Chung’s study had several disadvantages. First, it did not consider the selection of biomarkers according to tumor location. Second, multiplex IHC panels were not used for the 5 biomarkers. Therefore, it was not possible to test various markers in small biopsy tissues. In the future, it is necessary to determine multiplex IHC panels for different biomarkers depending on the location of the tumor.
I assume that a panel of IHC-based biomarkers could replace the profiling of RNA expression in patients with cholangiocarcinoma. In order to profile RNA expression, a sufficient amount of RNA sample must be collected from tissue. Since RNA extraction is difficult for accurate RNA sequencing from formalin-fixed paraffin-embedded (FFPE) tissues which are widely used as a tissue preservation method, fresh-frozen tissues are sometimes required for enough extraction of RNA samples.
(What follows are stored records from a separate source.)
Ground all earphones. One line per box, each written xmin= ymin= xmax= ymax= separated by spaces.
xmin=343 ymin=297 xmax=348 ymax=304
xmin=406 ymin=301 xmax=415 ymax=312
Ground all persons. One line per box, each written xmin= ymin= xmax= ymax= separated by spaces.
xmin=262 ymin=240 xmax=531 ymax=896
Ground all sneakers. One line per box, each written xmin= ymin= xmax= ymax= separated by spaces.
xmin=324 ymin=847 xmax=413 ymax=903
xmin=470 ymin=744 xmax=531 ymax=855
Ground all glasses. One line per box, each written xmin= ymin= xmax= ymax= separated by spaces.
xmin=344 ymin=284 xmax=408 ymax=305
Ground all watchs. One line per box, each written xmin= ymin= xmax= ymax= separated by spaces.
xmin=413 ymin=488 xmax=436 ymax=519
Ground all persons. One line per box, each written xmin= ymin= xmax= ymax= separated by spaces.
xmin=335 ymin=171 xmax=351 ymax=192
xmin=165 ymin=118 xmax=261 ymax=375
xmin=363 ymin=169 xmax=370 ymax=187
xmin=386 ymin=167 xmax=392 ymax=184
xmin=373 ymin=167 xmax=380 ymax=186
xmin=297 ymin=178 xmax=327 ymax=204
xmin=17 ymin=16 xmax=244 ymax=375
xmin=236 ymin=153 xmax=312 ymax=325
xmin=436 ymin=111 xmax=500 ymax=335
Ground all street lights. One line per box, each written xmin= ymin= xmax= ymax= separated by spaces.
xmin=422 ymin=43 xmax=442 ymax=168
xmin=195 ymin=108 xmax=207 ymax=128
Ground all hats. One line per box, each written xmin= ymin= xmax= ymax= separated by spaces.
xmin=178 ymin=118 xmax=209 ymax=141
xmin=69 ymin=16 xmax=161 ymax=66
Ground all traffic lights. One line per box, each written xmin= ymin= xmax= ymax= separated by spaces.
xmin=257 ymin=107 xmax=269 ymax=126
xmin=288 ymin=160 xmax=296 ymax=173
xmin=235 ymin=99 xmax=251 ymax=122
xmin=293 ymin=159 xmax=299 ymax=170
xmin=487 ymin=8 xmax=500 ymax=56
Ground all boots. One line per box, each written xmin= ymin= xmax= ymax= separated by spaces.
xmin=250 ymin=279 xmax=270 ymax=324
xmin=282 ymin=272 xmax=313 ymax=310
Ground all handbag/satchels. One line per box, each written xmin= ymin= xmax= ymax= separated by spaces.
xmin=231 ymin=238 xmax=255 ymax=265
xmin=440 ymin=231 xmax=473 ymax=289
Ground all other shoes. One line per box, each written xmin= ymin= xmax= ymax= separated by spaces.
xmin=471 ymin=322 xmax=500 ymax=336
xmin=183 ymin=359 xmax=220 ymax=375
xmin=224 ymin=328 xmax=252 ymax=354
Therefore, it is needed to find an IHC-based biomarker that could be easily tested in FFPE and represent RNA expression for predicting prognosis and response to therapy in patients with cholangiocarcinoma.
In conclusion, many methods of predicting prognosis are being made, but IHC using FFPE, which can be most widely used in clinical practice, is the best test method for predicting prognosis.
This work was supported by clinical research grant from Pusan National University Hospital in 2022.
No potential conflict of interest relevant to this article was reported.